## Aim
Format the listing from the line containing "Which is the" down through the line containing "3057 millimetres", both included, as a JSON list of strings with one string per line and no blank lines.

## Exercise input
# # # # # # #

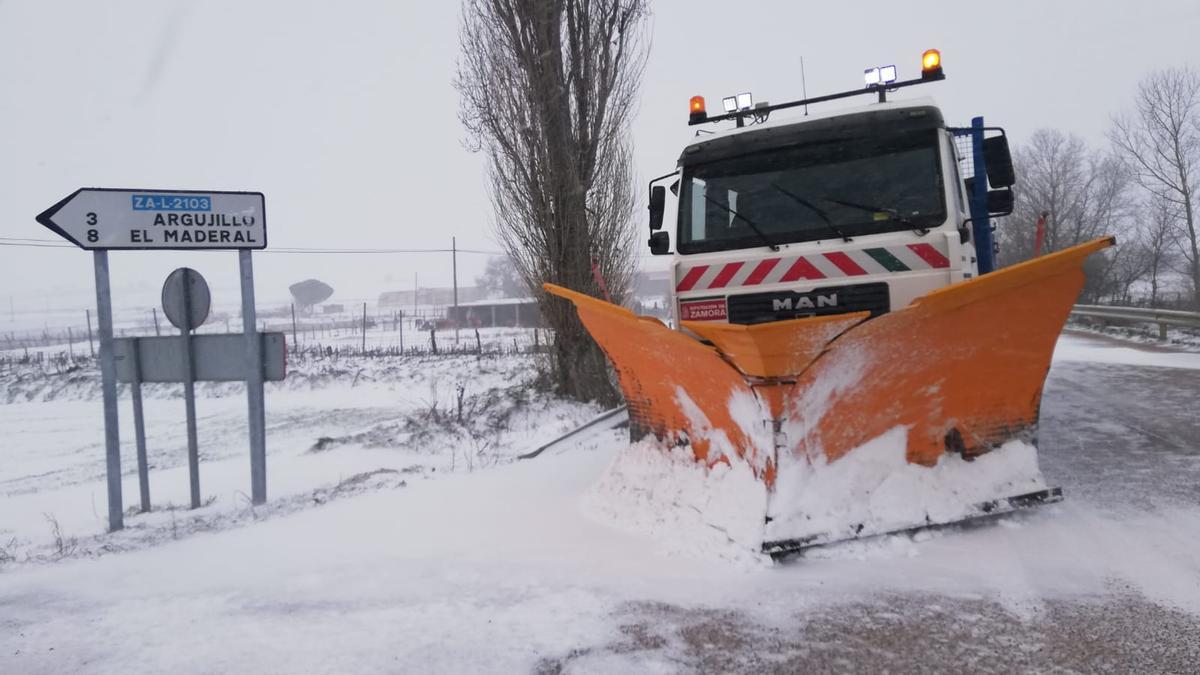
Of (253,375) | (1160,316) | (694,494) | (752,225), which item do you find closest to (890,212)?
(752,225)

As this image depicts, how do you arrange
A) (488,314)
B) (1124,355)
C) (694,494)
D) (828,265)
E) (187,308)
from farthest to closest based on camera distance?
1. (488,314)
2. (1124,355)
3. (187,308)
4. (828,265)
5. (694,494)

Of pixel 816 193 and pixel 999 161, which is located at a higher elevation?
pixel 999 161

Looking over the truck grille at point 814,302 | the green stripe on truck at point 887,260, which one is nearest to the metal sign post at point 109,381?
the truck grille at point 814,302

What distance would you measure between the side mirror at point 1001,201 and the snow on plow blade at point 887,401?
1278mm

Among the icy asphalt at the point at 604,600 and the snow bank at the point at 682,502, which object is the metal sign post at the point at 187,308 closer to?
the icy asphalt at the point at 604,600

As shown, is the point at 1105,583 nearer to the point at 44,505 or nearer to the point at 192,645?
the point at 192,645

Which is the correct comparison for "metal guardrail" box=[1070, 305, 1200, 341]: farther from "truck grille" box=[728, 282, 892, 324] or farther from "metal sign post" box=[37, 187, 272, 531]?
"metal sign post" box=[37, 187, 272, 531]

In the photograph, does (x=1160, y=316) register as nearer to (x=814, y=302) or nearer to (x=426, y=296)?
(x=814, y=302)

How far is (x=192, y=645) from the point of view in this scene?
3057 millimetres

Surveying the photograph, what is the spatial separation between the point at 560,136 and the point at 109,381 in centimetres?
745

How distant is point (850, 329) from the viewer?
3.45 metres

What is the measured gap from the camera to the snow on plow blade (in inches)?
138

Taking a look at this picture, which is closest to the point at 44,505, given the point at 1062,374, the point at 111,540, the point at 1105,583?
the point at 111,540

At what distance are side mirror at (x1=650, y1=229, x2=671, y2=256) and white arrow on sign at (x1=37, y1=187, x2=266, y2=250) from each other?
3.02 meters
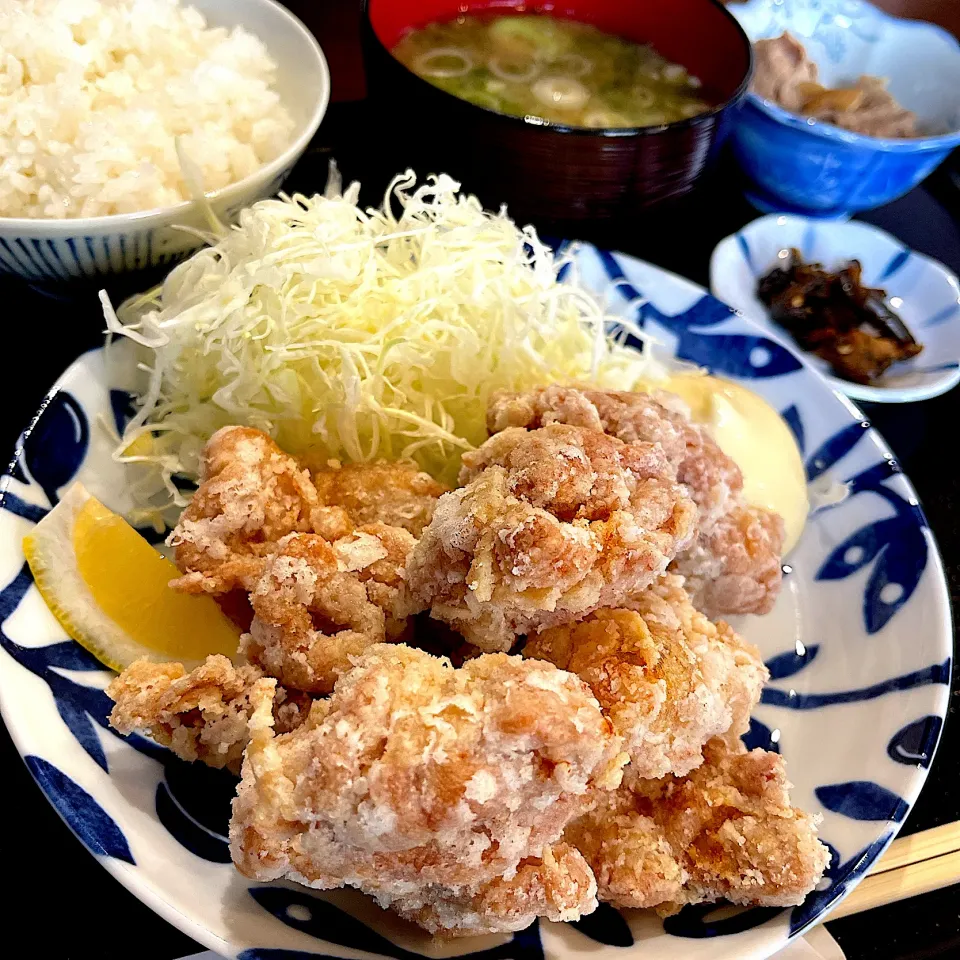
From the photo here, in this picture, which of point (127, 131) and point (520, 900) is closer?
point (520, 900)

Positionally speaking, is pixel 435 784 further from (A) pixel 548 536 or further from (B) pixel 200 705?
(B) pixel 200 705

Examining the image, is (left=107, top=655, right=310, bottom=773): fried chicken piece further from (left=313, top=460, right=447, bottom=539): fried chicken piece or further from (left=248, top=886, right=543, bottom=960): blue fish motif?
(left=313, top=460, right=447, bottom=539): fried chicken piece

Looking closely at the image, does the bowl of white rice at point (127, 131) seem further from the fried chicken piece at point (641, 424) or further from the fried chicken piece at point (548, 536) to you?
the fried chicken piece at point (548, 536)

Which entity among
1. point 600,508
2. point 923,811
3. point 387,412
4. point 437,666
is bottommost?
point 923,811

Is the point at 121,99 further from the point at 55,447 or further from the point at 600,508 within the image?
the point at 600,508

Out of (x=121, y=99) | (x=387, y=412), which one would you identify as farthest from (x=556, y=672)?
(x=121, y=99)

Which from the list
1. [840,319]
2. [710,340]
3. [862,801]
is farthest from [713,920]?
[840,319]
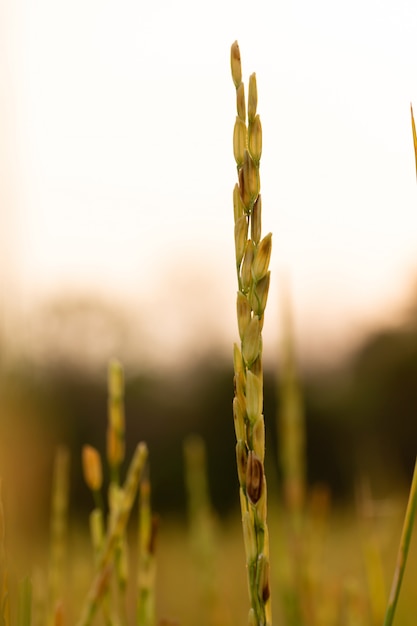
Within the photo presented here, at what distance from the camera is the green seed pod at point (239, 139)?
43 cm

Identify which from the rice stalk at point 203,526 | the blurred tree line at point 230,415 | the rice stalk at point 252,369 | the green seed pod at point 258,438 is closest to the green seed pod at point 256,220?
the rice stalk at point 252,369

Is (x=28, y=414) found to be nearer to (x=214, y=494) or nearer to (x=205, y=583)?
(x=205, y=583)

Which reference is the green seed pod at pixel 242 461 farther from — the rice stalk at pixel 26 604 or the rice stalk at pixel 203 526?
the rice stalk at pixel 203 526

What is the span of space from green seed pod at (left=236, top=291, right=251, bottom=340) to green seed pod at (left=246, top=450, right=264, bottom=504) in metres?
0.07

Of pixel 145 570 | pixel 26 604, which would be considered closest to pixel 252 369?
pixel 26 604

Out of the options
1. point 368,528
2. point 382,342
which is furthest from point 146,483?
point 382,342

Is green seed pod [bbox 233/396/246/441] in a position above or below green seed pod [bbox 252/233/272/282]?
below

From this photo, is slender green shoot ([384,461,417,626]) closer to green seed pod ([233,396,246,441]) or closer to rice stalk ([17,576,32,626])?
green seed pod ([233,396,246,441])

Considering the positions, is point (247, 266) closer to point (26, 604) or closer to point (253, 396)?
point (253, 396)

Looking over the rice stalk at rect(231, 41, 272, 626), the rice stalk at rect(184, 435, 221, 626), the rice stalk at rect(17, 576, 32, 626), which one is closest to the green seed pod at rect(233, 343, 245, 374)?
the rice stalk at rect(231, 41, 272, 626)

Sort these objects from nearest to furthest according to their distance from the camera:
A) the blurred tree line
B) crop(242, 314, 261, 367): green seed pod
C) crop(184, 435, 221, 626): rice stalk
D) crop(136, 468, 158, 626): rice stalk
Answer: crop(242, 314, 261, 367): green seed pod < crop(136, 468, 158, 626): rice stalk < crop(184, 435, 221, 626): rice stalk < the blurred tree line

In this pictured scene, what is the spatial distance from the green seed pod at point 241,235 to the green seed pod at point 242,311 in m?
0.02

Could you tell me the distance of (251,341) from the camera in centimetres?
41

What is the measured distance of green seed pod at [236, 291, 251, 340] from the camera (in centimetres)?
42
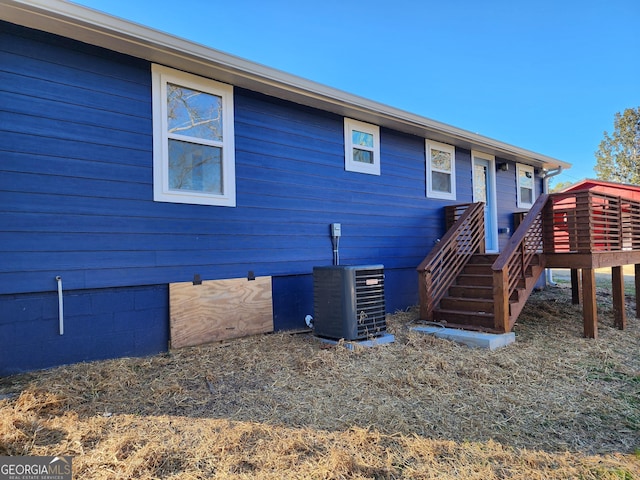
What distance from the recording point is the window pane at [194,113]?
4094mm

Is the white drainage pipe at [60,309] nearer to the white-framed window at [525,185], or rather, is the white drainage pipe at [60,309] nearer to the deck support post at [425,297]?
the deck support post at [425,297]

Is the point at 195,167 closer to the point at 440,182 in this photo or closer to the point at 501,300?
the point at 501,300

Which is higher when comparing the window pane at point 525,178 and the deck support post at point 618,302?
the window pane at point 525,178

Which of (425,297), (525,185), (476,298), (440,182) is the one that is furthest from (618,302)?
(525,185)

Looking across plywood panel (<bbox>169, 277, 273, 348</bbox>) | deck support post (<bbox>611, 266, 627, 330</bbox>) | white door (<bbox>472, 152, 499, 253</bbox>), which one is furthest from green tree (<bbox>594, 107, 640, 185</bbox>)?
plywood panel (<bbox>169, 277, 273, 348</bbox>)

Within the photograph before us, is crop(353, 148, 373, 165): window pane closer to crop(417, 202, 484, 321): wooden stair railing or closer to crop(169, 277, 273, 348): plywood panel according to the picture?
crop(417, 202, 484, 321): wooden stair railing

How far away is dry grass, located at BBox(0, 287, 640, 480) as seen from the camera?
1997 mm

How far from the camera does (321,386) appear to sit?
316cm

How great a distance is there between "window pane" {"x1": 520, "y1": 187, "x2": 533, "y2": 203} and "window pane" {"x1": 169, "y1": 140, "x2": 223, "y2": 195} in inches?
296

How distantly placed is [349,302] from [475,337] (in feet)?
5.05

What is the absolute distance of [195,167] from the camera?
4.23m

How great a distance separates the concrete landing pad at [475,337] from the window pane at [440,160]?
3423mm

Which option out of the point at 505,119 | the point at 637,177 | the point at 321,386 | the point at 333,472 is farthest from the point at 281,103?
the point at 637,177

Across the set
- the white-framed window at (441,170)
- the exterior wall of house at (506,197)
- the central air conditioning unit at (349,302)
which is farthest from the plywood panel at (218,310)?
the exterior wall of house at (506,197)
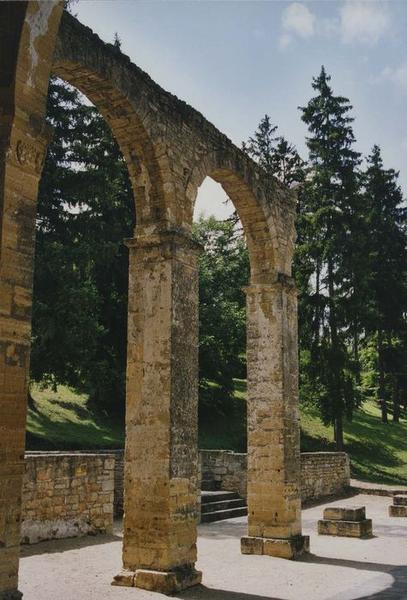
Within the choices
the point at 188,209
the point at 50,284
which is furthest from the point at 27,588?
the point at 50,284

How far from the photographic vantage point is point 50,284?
18.6 meters

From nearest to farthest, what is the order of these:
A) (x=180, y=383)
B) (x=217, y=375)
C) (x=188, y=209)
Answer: (x=180, y=383) → (x=188, y=209) → (x=217, y=375)

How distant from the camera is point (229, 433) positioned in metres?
24.8

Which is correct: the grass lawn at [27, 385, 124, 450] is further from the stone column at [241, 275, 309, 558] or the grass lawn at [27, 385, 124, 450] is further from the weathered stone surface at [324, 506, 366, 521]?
the stone column at [241, 275, 309, 558]

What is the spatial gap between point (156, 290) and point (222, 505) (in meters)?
8.93

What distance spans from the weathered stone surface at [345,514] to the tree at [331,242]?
383 inches

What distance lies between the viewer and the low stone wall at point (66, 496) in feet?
34.9

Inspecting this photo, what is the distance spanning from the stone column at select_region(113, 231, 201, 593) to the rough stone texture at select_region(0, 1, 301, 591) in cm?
2

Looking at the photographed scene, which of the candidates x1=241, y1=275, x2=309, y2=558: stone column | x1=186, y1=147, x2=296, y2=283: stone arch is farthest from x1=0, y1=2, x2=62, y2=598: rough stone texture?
x1=241, y1=275, x2=309, y2=558: stone column

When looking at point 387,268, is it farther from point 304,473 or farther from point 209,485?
point 209,485

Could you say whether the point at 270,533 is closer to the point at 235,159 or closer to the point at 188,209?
the point at 188,209

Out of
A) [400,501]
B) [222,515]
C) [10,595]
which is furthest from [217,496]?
[10,595]

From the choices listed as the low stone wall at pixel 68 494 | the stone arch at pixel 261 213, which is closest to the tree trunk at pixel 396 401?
the low stone wall at pixel 68 494

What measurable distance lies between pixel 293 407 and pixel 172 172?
503 centimetres
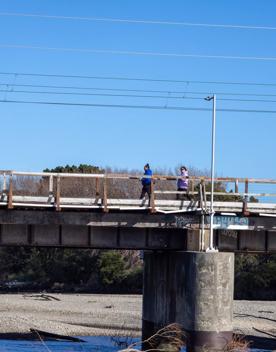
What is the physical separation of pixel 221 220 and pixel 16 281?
183ft

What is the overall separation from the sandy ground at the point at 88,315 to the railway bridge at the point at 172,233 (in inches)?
381

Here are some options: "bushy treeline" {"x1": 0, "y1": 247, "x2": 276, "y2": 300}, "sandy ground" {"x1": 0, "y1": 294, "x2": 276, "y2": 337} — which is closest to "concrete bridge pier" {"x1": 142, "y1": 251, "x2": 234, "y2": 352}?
"sandy ground" {"x1": 0, "y1": 294, "x2": 276, "y2": 337}

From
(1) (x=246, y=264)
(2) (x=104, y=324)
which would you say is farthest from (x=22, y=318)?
(1) (x=246, y=264)

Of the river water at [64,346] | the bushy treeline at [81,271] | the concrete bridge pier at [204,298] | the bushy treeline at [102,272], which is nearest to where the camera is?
the concrete bridge pier at [204,298]

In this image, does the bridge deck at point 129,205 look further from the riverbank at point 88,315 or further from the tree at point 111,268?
the tree at point 111,268

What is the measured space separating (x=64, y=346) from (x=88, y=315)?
54.3 ft

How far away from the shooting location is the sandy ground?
4781 cm

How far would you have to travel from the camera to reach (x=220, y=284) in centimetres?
3369

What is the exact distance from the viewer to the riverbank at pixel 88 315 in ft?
155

# # # # # # #

## Exercise response
[
  "Which is the correct comparison for \"metal guardrail\" box=[1070, 305, 1200, 341]: farther from \"truck grille\" box=[728, 282, 892, 324] or farther from \"metal sign post\" box=[37, 187, 272, 531]?",
  "\"metal sign post\" box=[37, 187, 272, 531]",
  "In the photograph, does (x=1160, y=316) register as nearer to (x=814, y=302) or nearer to (x=426, y=296)?",
  "(x=814, y=302)",
  "How far is (x=192, y=645) from the point of view in this scene?",
  "3057 millimetres"
]